解析の結果、Atg39とAtg40という小胞体膜に局在する2つのタンパク質が目印となり、小胞体の一部をオートファジーによる分解へと導くことが明らかになりました。またAtg39とAtg40がそれぞれ異なる小胞体領域の分解を担うという、当初の想定を超える興味深い発見もありました。さらに、小胞体の分解に関わる因子として同定したAtg39は、実は小胞体とともに、核の一部も同時に分解することが明らかとなりました。非常に驚いたことを覚えています。

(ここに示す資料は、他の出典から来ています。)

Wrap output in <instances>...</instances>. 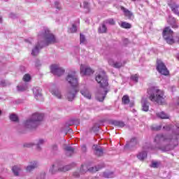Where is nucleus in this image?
<instances>
[{"label": "nucleus", "mask_w": 179, "mask_h": 179, "mask_svg": "<svg viewBox=\"0 0 179 179\" xmlns=\"http://www.w3.org/2000/svg\"><path fill=\"white\" fill-rule=\"evenodd\" d=\"M22 79L24 82H30V80H31V76H30V74L27 73L23 76Z\"/></svg>", "instance_id": "37"}, {"label": "nucleus", "mask_w": 179, "mask_h": 179, "mask_svg": "<svg viewBox=\"0 0 179 179\" xmlns=\"http://www.w3.org/2000/svg\"><path fill=\"white\" fill-rule=\"evenodd\" d=\"M56 43H58V40L55 37V35L51 33V31L48 28L43 27L38 34V43L32 49L31 54L33 57H37L40 53V50Z\"/></svg>", "instance_id": "2"}, {"label": "nucleus", "mask_w": 179, "mask_h": 179, "mask_svg": "<svg viewBox=\"0 0 179 179\" xmlns=\"http://www.w3.org/2000/svg\"><path fill=\"white\" fill-rule=\"evenodd\" d=\"M55 6L56 9H57L58 10H61V6H59V2L55 1Z\"/></svg>", "instance_id": "45"}, {"label": "nucleus", "mask_w": 179, "mask_h": 179, "mask_svg": "<svg viewBox=\"0 0 179 179\" xmlns=\"http://www.w3.org/2000/svg\"><path fill=\"white\" fill-rule=\"evenodd\" d=\"M178 106H179V97H178Z\"/></svg>", "instance_id": "59"}, {"label": "nucleus", "mask_w": 179, "mask_h": 179, "mask_svg": "<svg viewBox=\"0 0 179 179\" xmlns=\"http://www.w3.org/2000/svg\"><path fill=\"white\" fill-rule=\"evenodd\" d=\"M44 118V115L40 113H34L32 116L24 122V127L28 129H34L38 127V123Z\"/></svg>", "instance_id": "5"}, {"label": "nucleus", "mask_w": 179, "mask_h": 179, "mask_svg": "<svg viewBox=\"0 0 179 179\" xmlns=\"http://www.w3.org/2000/svg\"><path fill=\"white\" fill-rule=\"evenodd\" d=\"M44 143H45V140L43 138H40L39 140H38L36 143V149L38 150H41V145H44Z\"/></svg>", "instance_id": "27"}, {"label": "nucleus", "mask_w": 179, "mask_h": 179, "mask_svg": "<svg viewBox=\"0 0 179 179\" xmlns=\"http://www.w3.org/2000/svg\"><path fill=\"white\" fill-rule=\"evenodd\" d=\"M10 121L13 122H17L19 121V117L16 115V114H11L9 117Z\"/></svg>", "instance_id": "33"}, {"label": "nucleus", "mask_w": 179, "mask_h": 179, "mask_svg": "<svg viewBox=\"0 0 179 179\" xmlns=\"http://www.w3.org/2000/svg\"><path fill=\"white\" fill-rule=\"evenodd\" d=\"M77 31H78V28H77L76 25L75 24H73L72 27L69 29L68 32L69 33H76Z\"/></svg>", "instance_id": "34"}, {"label": "nucleus", "mask_w": 179, "mask_h": 179, "mask_svg": "<svg viewBox=\"0 0 179 179\" xmlns=\"http://www.w3.org/2000/svg\"><path fill=\"white\" fill-rule=\"evenodd\" d=\"M50 71L53 75H56V76H62L64 73H65V70L62 69L58 64H52L50 66Z\"/></svg>", "instance_id": "10"}, {"label": "nucleus", "mask_w": 179, "mask_h": 179, "mask_svg": "<svg viewBox=\"0 0 179 179\" xmlns=\"http://www.w3.org/2000/svg\"><path fill=\"white\" fill-rule=\"evenodd\" d=\"M92 131L93 132L97 133L99 132V130L100 129V125H99V124H95L93 127H92Z\"/></svg>", "instance_id": "40"}, {"label": "nucleus", "mask_w": 179, "mask_h": 179, "mask_svg": "<svg viewBox=\"0 0 179 179\" xmlns=\"http://www.w3.org/2000/svg\"><path fill=\"white\" fill-rule=\"evenodd\" d=\"M73 124H76V125H79L80 124L79 120H74Z\"/></svg>", "instance_id": "56"}, {"label": "nucleus", "mask_w": 179, "mask_h": 179, "mask_svg": "<svg viewBox=\"0 0 179 179\" xmlns=\"http://www.w3.org/2000/svg\"><path fill=\"white\" fill-rule=\"evenodd\" d=\"M122 62H116L113 64V68L120 69V68H122Z\"/></svg>", "instance_id": "42"}, {"label": "nucleus", "mask_w": 179, "mask_h": 179, "mask_svg": "<svg viewBox=\"0 0 179 179\" xmlns=\"http://www.w3.org/2000/svg\"><path fill=\"white\" fill-rule=\"evenodd\" d=\"M110 124L115 127H118L119 128H124V127H125V123L120 120H112Z\"/></svg>", "instance_id": "23"}, {"label": "nucleus", "mask_w": 179, "mask_h": 179, "mask_svg": "<svg viewBox=\"0 0 179 179\" xmlns=\"http://www.w3.org/2000/svg\"><path fill=\"white\" fill-rule=\"evenodd\" d=\"M179 127L176 125L173 128L172 136L159 134L155 137L154 142L158 145L157 148L162 152L173 150L178 146Z\"/></svg>", "instance_id": "1"}, {"label": "nucleus", "mask_w": 179, "mask_h": 179, "mask_svg": "<svg viewBox=\"0 0 179 179\" xmlns=\"http://www.w3.org/2000/svg\"><path fill=\"white\" fill-rule=\"evenodd\" d=\"M10 85V83L6 80H2L1 82V86L3 87H6V86H9Z\"/></svg>", "instance_id": "39"}, {"label": "nucleus", "mask_w": 179, "mask_h": 179, "mask_svg": "<svg viewBox=\"0 0 179 179\" xmlns=\"http://www.w3.org/2000/svg\"><path fill=\"white\" fill-rule=\"evenodd\" d=\"M114 173L113 172H103V177L105 178H113Z\"/></svg>", "instance_id": "36"}, {"label": "nucleus", "mask_w": 179, "mask_h": 179, "mask_svg": "<svg viewBox=\"0 0 179 179\" xmlns=\"http://www.w3.org/2000/svg\"><path fill=\"white\" fill-rule=\"evenodd\" d=\"M169 6H170L172 12H173V13H175L176 15H178V16H179V5L176 3H173L169 4Z\"/></svg>", "instance_id": "20"}, {"label": "nucleus", "mask_w": 179, "mask_h": 179, "mask_svg": "<svg viewBox=\"0 0 179 179\" xmlns=\"http://www.w3.org/2000/svg\"><path fill=\"white\" fill-rule=\"evenodd\" d=\"M157 116L162 120H167L169 118V115L166 114L164 111L157 113Z\"/></svg>", "instance_id": "29"}, {"label": "nucleus", "mask_w": 179, "mask_h": 179, "mask_svg": "<svg viewBox=\"0 0 179 179\" xmlns=\"http://www.w3.org/2000/svg\"><path fill=\"white\" fill-rule=\"evenodd\" d=\"M177 59H178V61H179V53L178 54Z\"/></svg>", "instance_id": "58"}, {"label": "nucleus", "mask_w": 179, "mask_h": 179, "mask_svg": "<svg viewBox=\"0 0 179 179\" xmlns=\"http://www.w3.org/2000/svg\"><path fill=\"white\" fill-rule=\"evenodd\" d=\"M11 171L15 177H19L20 176V172L22 171V167L20 165H14L11 168Z\"/></svg>", "instance_id": "15"}, {"label": "nucleus", "mask_w": 179, "mask_h": 179, "mask_svg": "<svg viewBox=\"0 0 179 179\" xmlns=\"http://www.w3.org/2000/svg\"><path fill=\"white\" fill-rule=\"evenodd\" d=\"M157 70L159 73H161V75H164V76H167V75L170 73V71L167 69L166 64L159 59L157 60Z\"/></svg>", "instance_id": "9"}, {"label": "nucleus", "mask_w": 179, "mask_h": 179, "mask_svg": "<svg viewBox=\"0 0 179 179\" xmlns=\"http://www.w3.org/2000/svg\"><path fill=\"white\" fill-rule=\"evenodd\" d=\"M141 104H142V110L148 112L149 111V101H148V99H143L141 100Z\"/></svg>", "instance_id": "21"}, {"label": "nucleus", "mask_w": 179, "mask_h": 179, "mask_svg": "<svg viewBox=\"0 0 179 179\" xmlns=\"http://www.w3.org/2000/svg\"><path fill=\"white\" fill-rule=\"evenodd\" d=\"M122 101L123 104H129V96L128 95L123 96Z\"/></svg>", "instance_id": "35"}, {"label": "nucleus", "mask_w": 179, "mask_h": 179, "mask_svg": "<svg viewBox=\"0 0 179 179\" xmlns=\"http://www.w3.org/2000/svg\"><path fill=\"white\" fill-rule=\"evenodd\" d=\"M86 150H87L86 145H83V146H82V151H83V152H86Z\"/></svg>", "instance_id": "55"}, {"label": "nucleus", "mask_w": 179, "mask_h": 179, "mask_svg": "<svg viewBox=\"0 0 179 179\" xmlns=\"http://www.w3.org/2000/svg\"><path fill=\"white\" fill-rule=\"evenodd\" d=\"M163 37L168 44H174V38H173V31L170 27H166L163 31Z\"/></svg>", "instance_id": "7"}, {"label": "nucleus", "mask_w": 179, "mask_h": 179, "mask_svg": "<svg viewBox=\"0 0 179 179\" xmlns=\"http://www.w3.org/2000/svg\"><path fill=\"white\" fill-rule=\"evenodd\" d=\"M31 146H34V143H25L24 144V148H31Z\"/></svg>", "instance_id": "46"}, {"label": "nucleus", "mask_w": 179, "mask_h": 179, "mask_svg": "<svg viewBox=\"0 0 179 179\" xmlns=\"http://www.w3.org/2000/svg\"><path fill=\"white\" fill-rule=\"evenodd\" d=\"M83 88L80 89V93L85 97V99H88V100H90L92 99V94H90V92L89 91V89H87V87L85 85H81Z\"/></svg>", "instance_id": "13"}, {"label": "nucleus", "mask_w": 179, "mask_h": 179, "mask_svg": "<svg viewBox=\"0 0 179 179\" xmlns=\"http://www.w3.org/2000/svg\"><path fill=\"white\" fill-rule=\"evenodd\" d=\"M93 150H94V153L95 156H97L98 157L103 156V148H101V146H99L97 145H94Z\"/></svg>", "instance_id": "14"}, {"label": "nucleus", "mask_w": 179, "mask_h": 179, "mask_svg": "<svg viewBox=\"0 0 179 179\" xmlns=\"http://www.w3.org/2000/svg\"><path fill=\"white\" fill-rule=\"evenodd\" d=\"M178 44H179V38H178Z\"/></svg>", "instance_id": "61"}, {"label": "nucleus", "mask_w": 179, "mask_h": 179, "mask_svg": "<svg viewBox=\"0 0 179 179\" xmlns=\"http://www.w3.org/2000/svg\"><path fill=\"white\" fill-rule=\"evenodd\" d=\"M108 64L111 66H114V64H115V62H114V60H108Z\"/></svg>", "instance_id": "52"}, {"label": "nucleus", "mask_w": 179, "mask_h": 179, "mask_svg": "<svg viewBox=\"0 0 179 179\" xmlns=\"http://www.w3.org/2000/svg\"><path fill=\"white\" fill-rule=\"evenodd\" d=\"M98 32L101 34L107 33V26L104 23H102L98 29Z\"/></svg>", "instance_id": "24"}, {"label": "nucleus", "mask_w": 179, "mask_h": 179, "mask_svg": "<svg viewBox=\"0 0 179 179\" xmlns=\"http://www.w3.org/2000/svg\"><path fill=\"white\" fill-rule=\"evenodd\" d=\"M52 149L53 152H57V150H58V146H57V145H52Z\"/></svg>", "instance_id": "50"}, {"label": "nucleus", "mask_w": 179, "mask_h": 179, "mask_svg": "<svg viewBox=\"0 0 179 179\" xmlns=\"http://www.w3.org/2000/svg\"><path fill=\"white\" fill-rule=\"evenodd\" d=\"M72 169V166L71 165H66L63 166L59 167V171H63L65 173L66 171H69Z\"/></svg>", "instance_id": "28"}, {"label": "nucleus", "mask_w": 179, "mask_h": 179, "mask_svg": "<svg viewBox=\"0 0 179 179\" xmlns=\"http://www.w3.org/2000/svg\"><path fill=\"white\" fill-rule=\"evenodd\" d=\"M137 157L139 160H145L148 157V152L146 151H143L137 155Z\"/></svg>", "instance_id": "26"}, {"label": "nucleus", "mask_w": 179, "mask_h": 179, "mask_svg": "<svg viewBox=\"0 0 179 179\" xmlns=\"http://www.w3.org/2000/svg\"><path fill=\"white\" fill-rule=\"evenodd\" d=\"M80 73L85 76H89L90 75H93L94 71L89 66L81 64L80 66Z\"/></svg>", "instance_id": "11"}, {"label": "nucleus", "mask_w": 179, "mask_h": 179, "mask_svg": "<svg viewBox=\"0 0 179 179\" xmlns=\"http://www.w3.org/2000/svg\"><path fill=\"white\" fill-rule=\"evenodd\" d=\"M136 145H138V141L136 140V138H133L129 142L127 143L124 145V149H132V148L136 146Z\"/></svg>", "instance_id": "16"}, {"label": "nucleus", "mask_w": 179, "mask_h": 179, "mask_svg": "<svg viewBox=\"0 0 179 179\" xmlns=\"http://www.w3.org/2000/svg\"><path fill=\"white\" fill-rule=\"evenodd\" d=\"M120 27H122V29H131L132 27V24L129 22H122Z\"/></svg>", "instance_id": "30"}, {"label": "nucleus", "mask_w": 179, "mask_h": 179, "mask_svg": "<svg viewBox=\"0 0 179 179\" xmlns=\"http://www.w3.org/2000/svg\"><path fill=\"white\" fill-rule=\"evenodd\" d=\"M96 81L100 85V89L96 94V99L98 101H104L106 96L108 93V78L106 75V71H102L96 76Z\"/></svg>", "instance_id": "3"}, {"label": "nucleus", "mask_w": 179, "mask_h": 179, "mask_svg": "<svg viewBox=\"0 0 179 179\" xmlns=\"http://www.w3.org/2000/svg\"><path fill=\"white\" fill-rule=\"evenodd\" d=\"M33 93L35 99L38 100V97H41V88L40 87H35L33 88Z\"/></svg>", "instance_id": "19"}, {"label": "nucleus", "mask_w": 179, "mask_h": 179, "mask_svg": "<svg viewBox=\"0 0 179 179\" xmlns=\"http://www.w3.org/2000/svg\"><path fill=\"white\" fill-rule=\"evenodd\" d=\"M0 115H1V110H0Z\"/></svg>", "instance_id": "63"}, {"label": "nucleus", "mask_w": 179, "mask_h": 179, "mask_svg": "<svg viewBox=\"0 0 179 179\" xmlns=\"http://www.w3.org/2000/svg\"><path fill=\"white\" fill-rule=\"evenodd\" d=\"M59 167L57 166L56 165H52L51 168L50 169V171L51 172L52 174H55L57 171H59Z\"/></svg>", "instance_id": "32"}, {"label": "nucleus", "mask_w": 179, "mask_h": 179, "mask_svg": "<svg viewBox=\"0 0 179 179\" xmlns=\"http://www.w3.org/2000/svg\"><path fill=\"white\" fill-rule=\"evenodd\" d=\"M148 98L152 103H157V104H163L164 103V92L159 90L157 87H151L148 90Z\"/></svg>", "instance_id": "4"}, {"label": "nucleus", "mask_w": 179, "mask_h": 179, "mask_svg": "<svg viewBox=\"0 0 179 179\" xmlns=\"http://www.w3.org/2000/svg\"><path fill=\"white\" fill-rule=\"evenodd\" d=\"M9 16L11 19H15V17H16V15H15V13H11Z\"/></svg>", "instance_id": "53"}, {"label": "nucleus", "mask_w": 179, "mask_h": 179, "mask_svg": "<svg viewBox=\"0 0 179 179\" xmlns=\"http://www.w3.org/2000/svg\"><path fill=\"white\" fill-rule=\"evenodd\" d=\"M64 150H66V155L71 157V155L74 153L75 152V149H73V148L71 147V146H66Z\"/></svg>", "instance_id": "25"}, {"label": "nucleus", "mask_w": 179, "mask_h": 179, "mask_svg": "<svg viewBox=\"0 0 179 179\" xmlns=\"http://www.w3.org/2000/svg\"><path fill=\"white\" fill-rule=\"evenodd\" d=\"M27 87H22V86H17V91L18 92H24Z\"/></svg>", "instance_id": "44"}, {"label": "nucleus", "mask_w": 179, "mask_h": 179, "mask_svg": "<svg viewBox=\"0 0 179 179\" xmlns=\"http://www.w3.org/2000/svg\"><path fill=\"white\" fill-rule=\"evenodd\" d=\"M163 128L165 131H171V125H166V126H164Z\"/></svg>", "instance_id": "47"}, {"label": "nucleus", "mask_w": 179, "mask_h": 179, "mask_svg": "<svg viewBox=\"0 0 179 179\" xmlns=\"http://www.w3.org/2000/svg\"><path fill=\"white\" fill-rule=\"evenodd\" d=\"M86 43V36L83 34H80V44H85Z\"/></svg>", "instance_id": "38"}, {"label": "nucleus", "mask_w": 179, "mask_h": 179, "mask_svg": "<svg viewBox=\"0 0 179 179\" xmlns=\"http://www.w3.org/2000/svg\"><path fill=\"white\" fill-rule=\"evenodd\" d=\"M108 23L114 26V24H115V21H114L113 19H109L108 20Z\"/></svg>", "instance_id": "48"}, {"label": "nucleus", "mask_w": 179, "mask_h": 179, "mask_svg": "<svg viewBox=\"0 0 179 179\" xmlns=\"http://www.w3.org/2000/svg\"><path fill=\"white\" fill-rule=\"evenodd\" d=\"M150 167H152V169H157V167H159V162L152 161Z\"/></svg>", "instance_id": "43"}, {"label": "nucleus", "mask_w": 179, "mask_h": 179, "mask_svg": "<svg viewBox=\"0 0 179 179\" xmlns=\"http://www.w3.org/2000/svg\"><path fill=\"white\" fill-rule=\"evenodd\" d=\"M73 176H74V177H79V173L75 172V173H73Z\"/></svg>", "instance_id": "57"}, {"label": "nucleus", "mask_w": 179, "mask_h": 179, "mask_svg": "<svg viewBox=\"0 0 179 179\" xmlns=\"http://www.w3.org/2000/svg\"><path fill=\"white\" fill-rule=\"evenodd\" d=\"M130 79L133 80V82H135L136 83H138V80H139V77L138 75L135 74L130 77Z\"/></svg>", "instance_id": "41"}, {"label": "nucleus", "mask_w": 179, "mask_h": 179, "mask_svg": "<svg viewBox=\"0 0 179 179\" xmlns=\"http://www.w3.org/2000/svg\"><path fill=\"white\" fill-rule=\"evenodd\" d=\"M5 1V2H6L8 0H4Z\"/></svg>", "instance_id": "62"}, {"label": "nucleus", "mask_w": 179, "mask_h": 179, "mask_svg": "<svg viewBox=\"0 0 179 179\" xmlns=\"http://www.w3.org/2000/svg\"><path fill=\"white\" fill-rule=\"evenodd\" d=\"M169 24L171 25L172 29H178L179 24L177 23L176 18L173 17L169 16L167 20Z\"/></svg>", "instance_id": "17"}, {"label": "nucleus", "mask_w": 179, "mask_h": 179, "mask_svg": "<svg viewBox=\"0 0 179 179\" xmlns=\"http://www.w3.org/2000/svg\"><path fill=\"white\" fill-rule=\"evenodd\" d=\"M20 69L21 72H25V71H26V68L23 66H21L20 67Z\"/></svg>", "instance_id": "54"}, {"label": "nucleus", "mask_w": 179, "mask_h": 179, "mask_svg": "<svg viewBox=\"0 0 179 179\" xmlns=\"http://www.w3.org/2000/svg\"><path fill=\"white\" fill-rule=\"evenodd\" d=\"M83 7L85 8V9H88L89 8V3L84 1L83 2Z\"/></svg>", "instance_id": "49"}, {"label": "nucleus", "mask_w": 179, "mask_h": 179, "mask_svg": "<svg viewBox=\"0 0 179 179\" xmlns=\"http://www.w3.org/2000/svg\"><path fill=\"white\" fill-rule=\"evenodd\" d=\"M132 1H136V0H132Z\"/></svg>", "instance_id": "64"}, {"label": "nucleus", "mask_w": 179, "mask_h": 179, "mask_svg": "<svg viewBox=\"0 0 179 179\" xmlns=\"http://www.w3.org/2000/svg\"><path fill=\"white\" fill-rule=\"evenodd\" d=\"M52 94L57 97V99H61V97H62V95H61V91L58 89H55L52 91Z\"/></svg>", "instance_id": "31"}, {"label": "nucleus", "mask_w": 179, "mask_h": 179, "mask_svg": "<svg viewBox=\"0 0 179 179\" xmlns=\"http://www.w3.org/2000/svg\"><path fill=\"white\" fill-rule=\"evenodd\" d=\"M100 169H103V166H99L98 168L96 166L87 168V166L82 165L80 171L83 174H85L86 171H90V173H96V171H99Z\"/></svg>", "instance_id": "12"}, {"label": "nucleus", "mask_w": 179, "mask_h": 179, "mask_svg": "<svg viewBox=\"0 0 179 179\" xmlns=\"http://www.w3.org/2000/svg\"><path fill=\"white\" fill-rule=\"evenodd\" d=\"M36 66L38 67V66H41V62H40L39 60H37L36 62V64H35Z\"/></svg>", "instance_id": "51"}, {"label": "nucleus", "mask_w": 179, "mask_h": 179, "mask_svg": "<svg viewBox=\"0 0 179 179\" xmlns=\"http://www.w3.org/2000/svg\"><path fill=\"white\" fill-rule=\"evenodd\" d=\"M37 167H38V162L33 161L26 167V171L28 173H30L33 171L34 169H37Z\"/></svg>", "instance_id": "18"}, {"label": "nucleus", "mask_w": 179, "mask_h": 179, "mask_svg": "<svg viewBox=\"0 0 179 179\" xmlns=\"http://www.w3.org/2000/svg\"><path fill=\"white\" fill-rule=\"evenodd\" d=\"M78 92L79 88H78V87H72L71 88H69L66 94V99H67L69 101H73Z\"/></svg>", "instance_id": "8"}, {"label": "nucleus", "mask_w": 179, "mask_h": 179, "mask_svg": "<svg viewBox=\"0 0 179 179\" xmlns=\"http://www.w3.org/2000/svg\"><path fill=\"white\" fill-rule=\"evenodd\" d=\"M43 178H44V177L45 176V174L43 173Z\"/></svg>", "instance_id": "60"}, {"label": "nucleus", "mask_w": 179, "mask_h": 179, "mask_svg": "<svg viewBox=\"0 0 179 179\" xmlns=\"http://www.w3.org/2000/svg\"><path fill=\"white\" fill-rule=\"evenodd\" d=\"M121 10L124 12V16H126V17H128V19H132L134 17V13H132L130 10L125 8L124 7L122 6Z\"/></svg>", "instance_id": "22"}, {"label": "nucleus", "mask_w": 179, "mask_h": 179, "mask_svg": "<svg viewBox=\"0 0 179 179\" xmlns=\"http://www.w3.org/2000/svg\"><path fill=\"white\" fill-rule=\"evenodd\" d=\"M66 80L69 83L71 87H78L79 86V81L78 79V76L76 75V71H71L68 73Z\"/></svg>", "instance_id": "6"}]
</instances>
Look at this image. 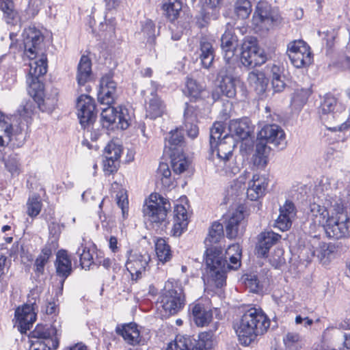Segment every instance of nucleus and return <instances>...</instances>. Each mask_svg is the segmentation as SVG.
Here are the masks:
<instances>
[{
	"label": "nucleus",
	"instance_id": "f257e3e1",
	"mask_svg": "<svg viewBox=\"0 0 350 350\" xmlns=\"http://www.w3.org/2000/svg\"><path fill=\"white\" fill-rule=\"evenodd\" d=\"M241 256L239 253L235 256H228L230 264L224 258L221 247H210L206 250V275L204 279L208 284L221 288L226 284V273L230 269H237L241 266Z\"/></svg>",
	"mask_w": 350,
	"mask_h": 350
},
{
	"label": "nucleus",
	"instance_id": "f03ea898",
	"mask_svg": "<svg viewBox=\"0 0 350 350\" xmlns=\"http://www.w3.org/2000/svg\"><path fill=\"white\" fill-rule=\"evenodd\" d=\"M270 321L260 308H250L234 324V329L239 342L250 345L256 337L267 332Z\"/></svg>",
	"mask_w": 350,
	"mask_h": 350
},
{
	"label": "nucleus",
	"instance_id": "7ed1b4c3",
	"mask_svg": "<svg viewBox=\"0 0 350 350\" xmlns=\"http://www.w3.org/2000/svg\"><path fill=\"white\" fill-rule=\"evenodd\" d=\"M159 299L156 303L158 317L164 319L177 314L185 304V296L180 283L174 279L168 280Z\"/></svg>",
	"mask_w": 350,
	"mask_h": 350
},
{
	"label": "nucleus",
	"instance_id": "20e7f679",
	"mask_svg": "<svg viewBox=\"0 0 350 350\" xmlns=\"http://www.w3.org/2000/svg\"><path fill=\"white\" fill-rule=\"evenodd\" d=\"M28 92L31 98L23 102L18 109L19 116L27 125L31 124L37 108L42 112L53 111V107L48 105L44 99L43 84L39 82L37 77H32Z\"/></svg>",
	"mask_w": 350,
	"mask_h": 350
},
{
	"label": "nucleus",
	"instance_id": "39448f33",
	"mask_svg": "<svg viewBox=\"0 0 350 350\" xmlns=\"http://www.w3.org/2000/svg\"><path fill=\"white\" fill-rule=\"evenodd\" d=\"M59 330L51 324H38L29 335L33 350H55L59 345Z\"/></svg>",
	"mask_w": 350,
	"mask_h": 350
},
{
	"label": "nucleus",
	"instance_id": "423d86ee",
	"mask_svg": "<svg viewBox=\"0 0 350 350\" xmlns=\"http://www.w3.org/2000/svg\"><path fill=\"white\" fill-rule=\"evenodd\" d=\"M27 298V303L17 307L14 312L18 329L21 334H26L37 319L36 302L39 295L35 290H31L28 294Z\"/></svg>",
	"mask_w": 350,
	"mask_h": 350
},
{
	"label": "nucleus",
	"instance_id": "0eeeda50",
	"mask_svg": "<svg viewBox=\"0 0 350 350\" xmlns=\"http://www.w3.org/2000/svg\"><path fill=\"white\" fill-rule=\"evenodd\" d=\"M287 54L292 64L297 68L308 66L312 62L310 48L303 40L290 42L287 46Z\"/></svg>",
	"mask_w": 350,
	"mask_h": 350
},
{
	"label": "nucleus",
	"instance_id": "6e6552de",
	"mask_svg": "<svg viewBox=\"0 0 350 350\" xmlns=\"http://www.w3.org/2000/svg\"><path fill=\"white\" fill-rule=\"evenodd\" d=\"M327 236L334 239L350 237V217L347 212L337 213L324 226Z\"/></svg>",
	"mask_w": 350,
	"mask_h": 350
},
{
	"label": "nucleus",
	"instance_id": "1a4fd4ad",
	"mask_svg": "<svg viewBox=\"0 0 350 350\" xmlns=\"http://www.w3.org/2000/svg\"><path fill=\"white\" fill-rule=\"evenodd\" d=\"M77 116L81 128L89 129L96 121L97 111L94 100L88 95L82 94L77 98Z\"/></svg>",
	"mask_w": 350,
	"mask_h": 350
},
{
	"label": "nucleus",
	"instance_id": "9d476101",
	"mask_svg": "<svg viewBox=\"0 0 350 350\" xmlns=\"http://www.w3.org/2000/svg\"><path fill=\"white\" fill-rule=\"evenodd\" d=\"M126 116H129L126 108L120 107L118 110L114 107L108 106L102 110L100 122L103 128L113 129V124L118 120L117 127L125 130L130 125L129 118H127Z\"/></svg>",
	"mask_w": 350,
	"mask_h": 350
},
{
	"label": "nucleus",
	"instance_id": "9b49d317",
	"mask_svg": "<svg viewBox=\"0 0 350 350\" xmlns=\"http://www.w3.org/2000/svg\"><path fill=\"white\" fill-rule=\"evenodd\" d=\"M280 18L279 12L266 1H259L253 15V23L258 27L269 29Z\"/></svg>",
	"mask_w": 350,
	"mask_h": 350
},
{
	"label": "nucleus",
	"instance_id": "f8f14e48",
	"mask_svg": "<svg viewBox=\"0 0 350 350\" xmlns=\"http://www.w3.org/2000/svg\"><path fill=\"white\" fill-rule=\"evenodd\" d=\"M172 206L170 200L162 196L154 193V227L157 231H165L170 224L168 215L171 213Z\"/></svg>",
	"mask_w": 350,
	"mask_h": 350
},
{
	"label": "nucleus",
	"instance_id": "ddd939ff",
	"mask_svg": "<svg viewBox=\"0 0 350 350\" xmlns=\"http://www.w3.org/2000/svg\"><path fill=\"white\" fill-rule=\"evenodd\" d=\"M25 53L30 59L37 57L40 45L44 41V36L35 27L25 28L23 33Z\"/></svg>",
	"mask_w": 350,
	"mask_h": 350
},
{
	"label": "nucleus",
	"instance_id": "4468645a",
	"mask_svg": "<svg viewBox=\"0 0 350 350\" xmlns=\"http://www.w3.org/2000/svg\"><path fill=\"white\" fill-rule=\"evenodd\" d=\"M267 60L264 51L255 43L245 42L242 44L241 63L247 67L260 66Z\"/></svg>",
	"mask_w": 350,
	"mask_h": 350
},
{
	"label": "nucleus",
	"instance_id": "2eb2a0df",
	"mask_svg": "<svg viewBox=\"0 0 350 350\" xmlns=\"http://www.w3.org/2000/svg\"><path fill=\"white\" fill-rule=\"evenodd\" d=\"M245 214L243 208H239L229 213L225 217L226 237L234 239L243 234L245 228Z\"/></svg>",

また同時期に、ドイツのIvan Dikic博士のグループがヒトで、小胞体のオートファジーの目印となるタンパク質を同定し、小胞体の選択的なオートファジーがヒトまで保存された現象であることが分かりました。Ivan Dikic博士から、一緒にNature誌に投稿しないかと連絡があり、Natureに投稿することになりました。トップジャーナルなので、レフリーからどんな厳しい要求をされるのかと恐れていましたが、返ってきたコメントに無茶な要求はほとんど無く、安堵しました。大筋の内容はこのままでもNatureに載せてもらえそうだと分かり、非常に嬉しかったです。追加の実験を行い、投稿から約5か月後にアクセプトされました。

将来のビジョンについて

小胞体や核の選択的オートファジーは、現象としてはこれまでに報告があったものの、鍵となる因子が明らかにされていなかったため、その詳細な分子機構や生理的役割に関する解析がほとんど進んでいませんでした。今回同定した2つの目印タンパク質の発見を突破口として、今後小胞体や核の選択的オートファジーの全体像に迫る研究が出来ればと考えています。またこの研究を通して、面白い生命現象は時に自分の想像を超えたものであること、そしてそれを見逃さずに受け入れられる、常識にとらわれない発想の重要性を強く実感しました。こうした柔軟な発想力を持った人間を目指しながら、研究に励んでいきたいと思います。